Hacker News new | past | comments | ask | show | jobs | submit login
Automate your Python project with Makefile (2021) (antonz.org)
50 points by asicsp on March 27, 2023 | hide | past | favorite | 66 comments



I have been using Makefile for over 10 years in all of my projects, and here are some features I've always found lacking in Makefile:

1. There is no way to display documentation for commands and accepted parameters. Yes, you can write a special task that will display comments, but you have to copy it from project to project.

2. The need to pass named parameters when calling tasks. I want to write `make serve localhost 3000` instead of `make serve bind=localhost port=3000`

3. I've always had the need in different projects to use the same commands, so I had to copy tasks from project to project. I need a central place with commands that I can apply to any project.

4. The ability to write tasks in different languages. In some cases, it's easier to write in Python or TypeScript/Deno.

5. And most importantly, it is difficult to write commands in Makefile that can be used in different environments. For example, I need to run commands on different groups of servers: production and staging. This could look like: `make production TASK1 TASK2` or `make stage TASK1 TASK2`. In other words, the production/stage task sets up the parameters for executing tasks in a specific environment. It might be possible to call commands in this way with Makefile, but it seems too complicated.

As a result, I decided to write my own utility for task automation: https://github.com/devrc-hub/devrc

It solves all of the above problems and has other interesting features and also written in Rust .


I think Just (as in Justfile) also solves most of your points, is reasonably widely used, also written in Rust and has integration plugins for it in most editors.

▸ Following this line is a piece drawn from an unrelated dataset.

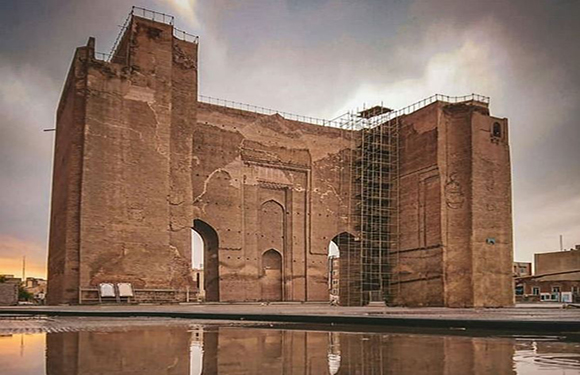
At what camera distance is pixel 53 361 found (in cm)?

These “run something” targets should be marked as .PHONY so make realizes they will not produce a file. Otherwise a file named like the target will confuse make and turn your day into a sad one.


I ran into this back when I used make as a command runner.

After a short detour via just Ive been using a shell script with a big case statement since.


Yup. I've found that in most cases a directory of script files ends up better. Or even better a directory of python files since shell kinda sucks.


The main reason I still use Make over other alternatives is that everyone already has it. No need to install something else to bootstrap a project. I put in a `make initialize` that takes care of everything: setting up the virtualenv, using our internal pip mirror, downloading dependencies, etc. It's just such low friction!

Side note: Make is also really popular among self-hosters for ansible infrastructure setup.


Make wasn’t designed to be a task runner. It can be used as one, but it doesn’t make (pun not intended) a very good one, and it doesn’t have the best syntax, either.

Make is an artifact updater. Although it’s not its main focus, Peter Miller’s classical paper ‘Recursive Make Considered Harmful’ does a good job of explaining what it is.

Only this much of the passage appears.